La Société spirite de Paris, la première qui fut
fondée et officiellement reconnue, celle qui, on peut le dire, a donné
l'impulsion, et sous l'égide de laquelle se sont formés tant d'autres groupes
et sociétés, qui est devenue par la force des choses, et tout restreint que
soit le nombre de ses membres, le centre du mouvement spirite, puisque ses
principes sont ceux de la presque universalité des adeptes, cette Société,
disons-nous, aura aussi ses annales pour l'instruction de ceux auxquels nous
préparons la voie, et pour la confusion de ses calomniateurs.

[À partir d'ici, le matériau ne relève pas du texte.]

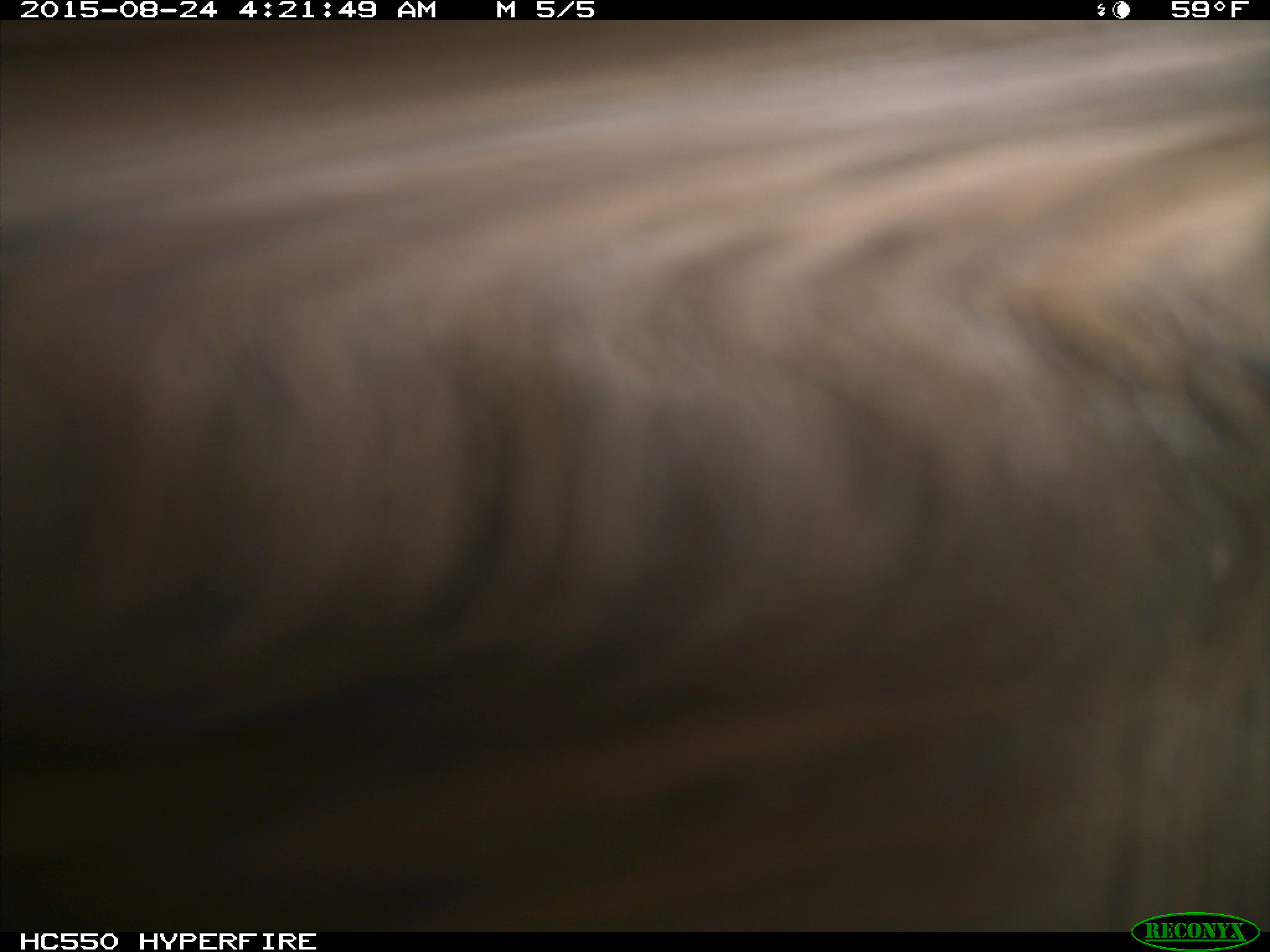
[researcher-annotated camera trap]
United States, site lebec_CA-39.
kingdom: Animalia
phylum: Chordata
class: Mammalia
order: Carnivora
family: Ursidae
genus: Ursus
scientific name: Ursus americanus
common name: american black bear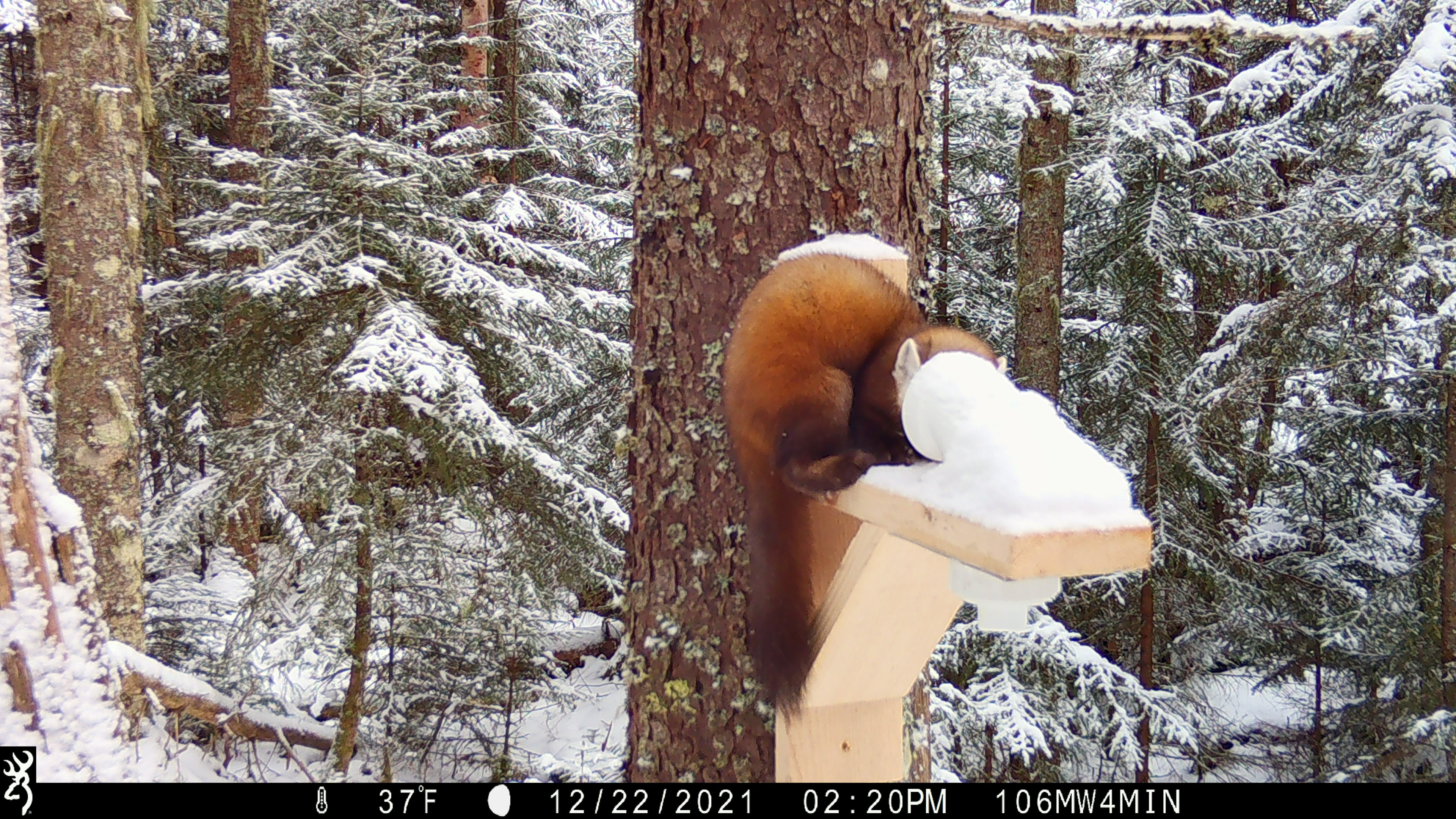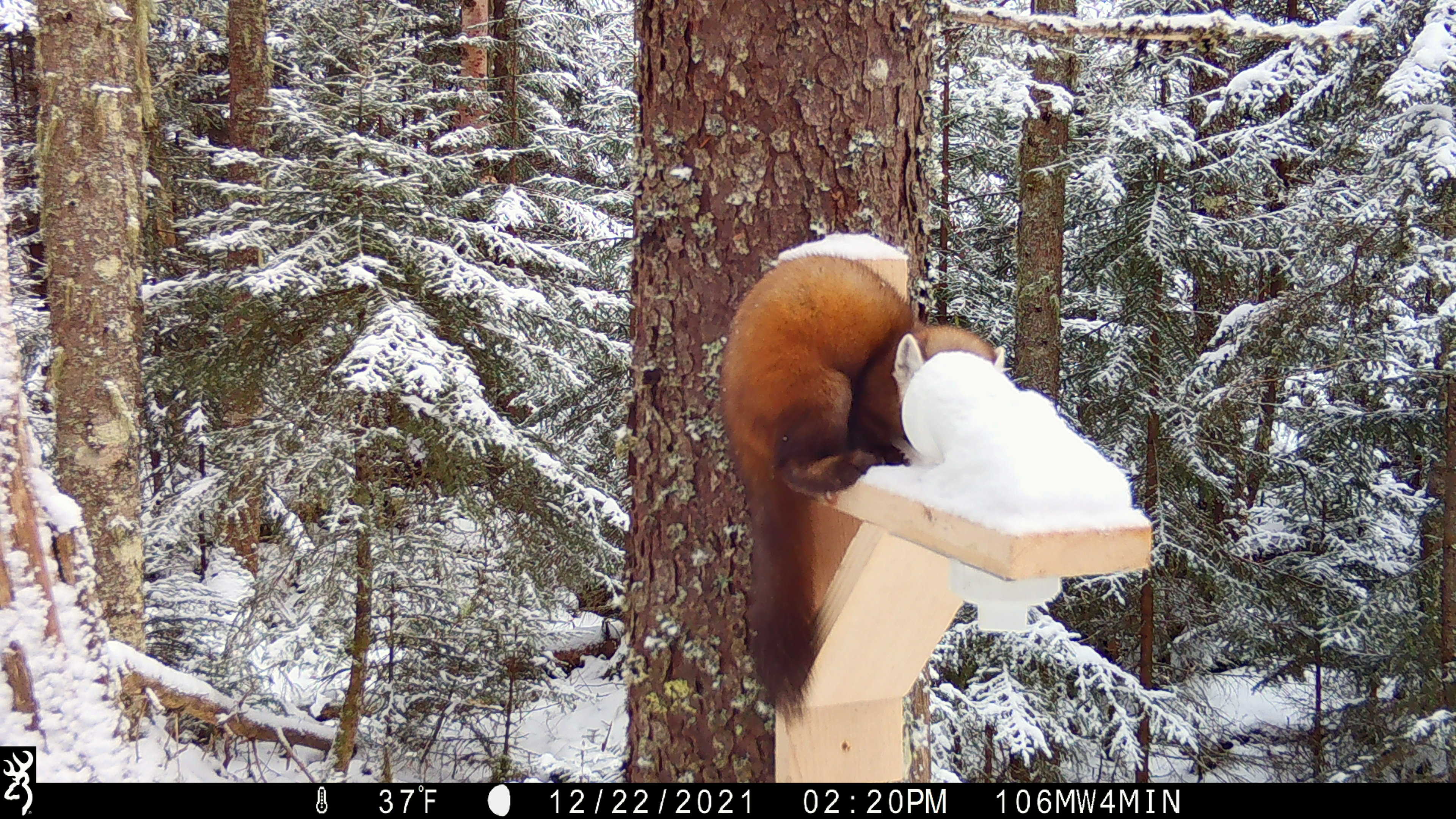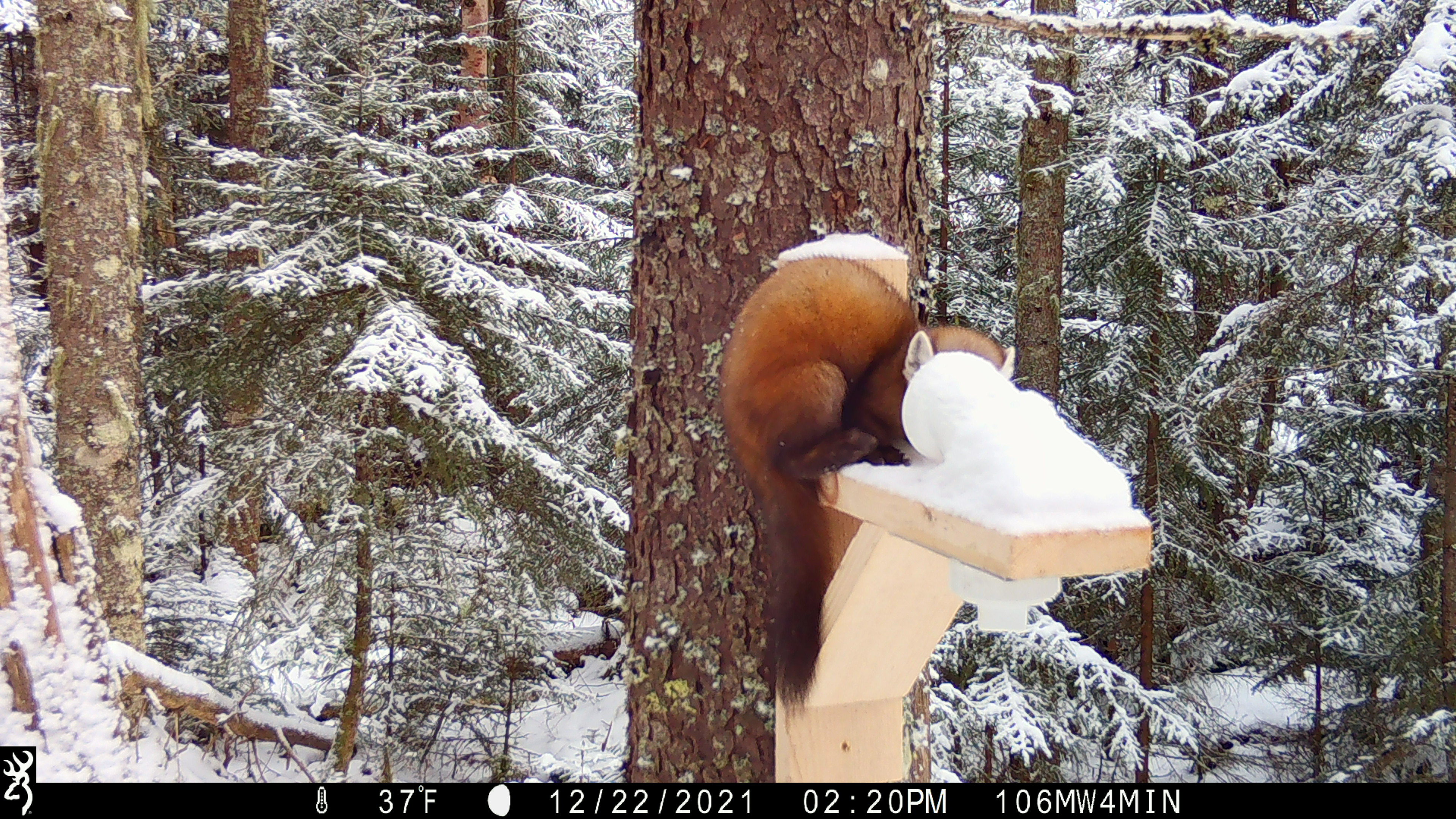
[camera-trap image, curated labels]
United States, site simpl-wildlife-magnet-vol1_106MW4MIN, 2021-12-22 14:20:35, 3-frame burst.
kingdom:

Ce n'est pas seulement au loin que la calomnie jette
son venin, c'est à nos portes mêmes. Dernièrement, une personne nous dit que,
depuis longtemps, elle avait le plus grand désir d'assister à quelques séances
de la Société, mais qu'elle en avait été retenue parce qu'on lui avait affirmé
qu'il fallait payer dix francs. Sa surprise fut grande, et nous pouvons dire sa
joie, quand nous lui dîmes que ce bruit était le fait de la malveillance ;
que depuis que la Société existe, jamais un auditeur n'a payé un centime ;
qu'il n'est imposé aucune obligation pécuniaire sous quelque forme et à quelque
titre que ce soit, ni comme abonnement à la Revue spirite, ni comme achat de
livres ; qu'aucun de nos médiums n'est rétribué, tous, sans exception, donnant
leur concours par pur dévouement pour la cause ; que les membres
titulaires et associés participent seuls aux frais matériels, mais que les
membres correspondants et honoraires ne supportent même aucune charge, la
Société se bornant à subvenir à ses dépenses courantes, restreintes autant que
possible, et n'amassant point de capital ; que le Spiritisme est une chose
toute morale, qui ne peut, pas plus que les choses saintes, être l'objet d'une
exploitation que nous avons toujours répudiée verbalement et par écrit ;
qu'ainsi il ne peut y avoir qu'une malveillance insigne capable de prêter à la
Société de pareilles idées.
Nous ajouterons que l'auteur de ce renseignement
officieux a dit avoir payé ses dix francs, ce qui prouve qu'il ne se rendait
point innocemment l'écho d'un faux bruit. La Société spirite de Paris, par sa
position même et par le rôle qu'elle remplit, ne peut manquer d'avoir plus tard
un certain retentissement ; il est donc nécessaire, pour nos frères des
temps à venir, que son but et ses tendances ne soient pas dénaturés par les
manœuvres de la malveillance, et, pour cela, il ne suffit pas de quelques
réfutations individuelles qui n'ont d'effet que pour le présent et se perdent
dans la foule ; les rétractations que l'on obtient ne sont qu'une satisfaction
momentanée dont le souvenir est bientôt passé ; il faut un monument
spécial, authentique et durable, et ce monument se fera en temps utile ;
en attendant, laissons nos adversaires se discréditer eux-mêmes par le
mensonge : la postérité les jugera.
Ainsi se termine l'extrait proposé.